### Tarefas propostas
- A) Diga se cada afirmação abaixo está de acordo com o texto sobre Jimmy Page. Responda sim ou não e cite literalmente as palavras do texto que decidem a questão.
(i) Jimmy Page deu entrevistas à imprensa durante a passagem pelo Rio.
(ii) No colégio, a guitarra de Jimmy era confiscada na entrada e devolvida na saída.
(iii) Na jam session final, o filho de George Israel jogou as baquetas sobre a plateia.
- B) Organize como tabela Markdown, com as colunas «Nº» e «Linha», as linhas dos dados de entrada desde a que contém "From these items" até o fim dos dados, incluindo as duas pontas. Deixe de fora as linhas em branco.

### Texto de leitura
====

Passagem do guitarrista britânico Jimmy Page pela capital fluminense reafirma a força da banda Led Zeppelin na mitologia do rock
Quando Jimmy tinha 13 anos, uma guitarra apareceu magicamente em sua casa, deixada pelo inquilino anterior ou por um amigo da família. Ele não a largou mais. Levava todo dia para o colégio: o instrumento era confiscado na entrada e devolvido na saída. Hoje, escolas como a British estimulam a prática da música e quase toda classe tem a sua banda de rock – não só rapazes, mas moças na função de cantoras... por enquanto. Mas quantos futuros Jimmy Pages existirão entre os músicos que desfilaram pelo palco da Urca naquelas três horas de show? Até a fúria do rock amainou.
No filme de Antonioni Blow Up – Depois Daquele Beijo, Jimmy vê Jeff Beck arrebentar a guitarra em marteladas contra os amplificadores num gesto ritual de rebelião. Na jam session final do show da Urca – o Kid Abelha George Israel puxando a galera num empolgado “While My Guitar Gently Weeps” enquanto Pepeu Gomes solava para animar Jimmy a tocar – apenas o pequeno baterista imberbe, filho de George, ensaiou um espasmo mais ousado, jogando as baquetas sobre a platéia. Para acentuar o abismo que separa os anos 70 dos anos 00 que vivemos, o telão projetava um Jimmy Page de cabelões caindo pelo camisão psicodélico, detonando em uivos lancinantes a sua inconfundível Gibson de dois braços.
Em cenas de tietagem explícita, um punhado de marmanjos saltava na pista e berrava: “I love you, Jimmy!” e “Give me a kiss, Jimmy!” James Patrick Page assistiu a tudo de camarote, com a paciência e sobriedade que cabe a um detentor da Order of the British Empire (OBE). Cabelos brancos fartos presos em rabo-de-cavalo, fala mansa e sorriso suave, camisa polo azul-marinho e blue jeans, elegante na canícula carioca. Não deu entrevistas nem falou com a imprensa, menos ainda pegou na guitarra, mas conseguiu agradar.

====

### Dados de entrada
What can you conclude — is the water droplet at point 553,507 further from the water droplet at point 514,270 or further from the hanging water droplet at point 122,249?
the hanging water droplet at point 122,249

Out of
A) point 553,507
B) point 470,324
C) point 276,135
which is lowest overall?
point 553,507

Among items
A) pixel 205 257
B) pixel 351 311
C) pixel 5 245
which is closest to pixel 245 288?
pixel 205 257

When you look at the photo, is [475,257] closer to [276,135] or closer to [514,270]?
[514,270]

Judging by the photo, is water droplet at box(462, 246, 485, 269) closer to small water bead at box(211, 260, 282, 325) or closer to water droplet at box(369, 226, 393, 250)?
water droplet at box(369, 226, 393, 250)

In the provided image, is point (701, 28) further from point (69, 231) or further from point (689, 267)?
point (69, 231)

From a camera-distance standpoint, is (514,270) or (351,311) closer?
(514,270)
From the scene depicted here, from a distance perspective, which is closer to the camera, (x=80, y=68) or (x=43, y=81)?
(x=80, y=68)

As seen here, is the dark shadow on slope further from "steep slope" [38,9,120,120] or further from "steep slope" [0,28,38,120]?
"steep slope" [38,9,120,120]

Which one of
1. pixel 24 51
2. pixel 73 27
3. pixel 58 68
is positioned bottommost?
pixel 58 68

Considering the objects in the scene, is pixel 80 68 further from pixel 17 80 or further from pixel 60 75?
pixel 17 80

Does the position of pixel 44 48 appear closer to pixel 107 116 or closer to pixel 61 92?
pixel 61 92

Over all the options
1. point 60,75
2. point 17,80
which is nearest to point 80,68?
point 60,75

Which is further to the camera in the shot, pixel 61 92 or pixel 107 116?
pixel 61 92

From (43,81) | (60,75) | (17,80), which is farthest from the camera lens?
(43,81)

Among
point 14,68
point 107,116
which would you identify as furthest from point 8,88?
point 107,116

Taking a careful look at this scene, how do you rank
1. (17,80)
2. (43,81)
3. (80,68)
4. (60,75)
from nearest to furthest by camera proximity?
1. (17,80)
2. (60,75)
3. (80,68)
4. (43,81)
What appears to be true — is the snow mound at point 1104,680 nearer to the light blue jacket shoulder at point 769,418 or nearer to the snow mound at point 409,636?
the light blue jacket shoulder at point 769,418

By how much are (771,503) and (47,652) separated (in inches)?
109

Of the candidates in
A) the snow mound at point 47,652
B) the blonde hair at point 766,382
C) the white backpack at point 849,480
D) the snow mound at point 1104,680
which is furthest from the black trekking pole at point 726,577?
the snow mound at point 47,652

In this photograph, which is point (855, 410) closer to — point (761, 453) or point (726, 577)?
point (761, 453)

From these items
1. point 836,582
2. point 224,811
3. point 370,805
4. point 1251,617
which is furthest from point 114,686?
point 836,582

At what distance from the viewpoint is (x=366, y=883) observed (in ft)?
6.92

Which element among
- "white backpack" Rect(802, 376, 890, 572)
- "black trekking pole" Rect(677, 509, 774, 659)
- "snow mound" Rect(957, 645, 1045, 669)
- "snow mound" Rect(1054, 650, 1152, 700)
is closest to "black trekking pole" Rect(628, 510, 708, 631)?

====

### Respostas completas
- A)
(i) Não: "Não deu entrevistas nem falou com a imprensa"
(ii) Sim: "o instrumento era confiscado na entrada e devolvido na saída"
(iii) Sim: "o pequeno baterista imberbe, filho de George, ensaiou um espasmo mais ousado, jogando as baquetas sobre a platéia"

- B)
| Nº | Linha |
|---|---|
| 1 | From these items |
| 2 | 1. point 836,582 |
| 3 | 2. point 224,811 |
| 4 | 3. point 370,805 |
| 5 | 4. point 1251,617 |
| 6 | which is furthest from point 114,686? |
| 7 | point 836,582 |
| 8 | At what distance from the viewpoint is (x=366, y=883) observed (in ft)? |
| 9 | 6.92 |
| 10 | Which element among |
| 11 | - "white backpack" Rect(802, 376, 890, 572) |
| 12 | - "black trekking pole" Rect(677, 509, 774, 659) |
| 13 | - "snow mound" Rect(957, 645, 1045, 669) |
| 14 | - "snow mound" Rect(1054, 650, 1152, 700) |
| 15 | is closest to "black trekking pole" Rect(628, 510, 708, 631)? |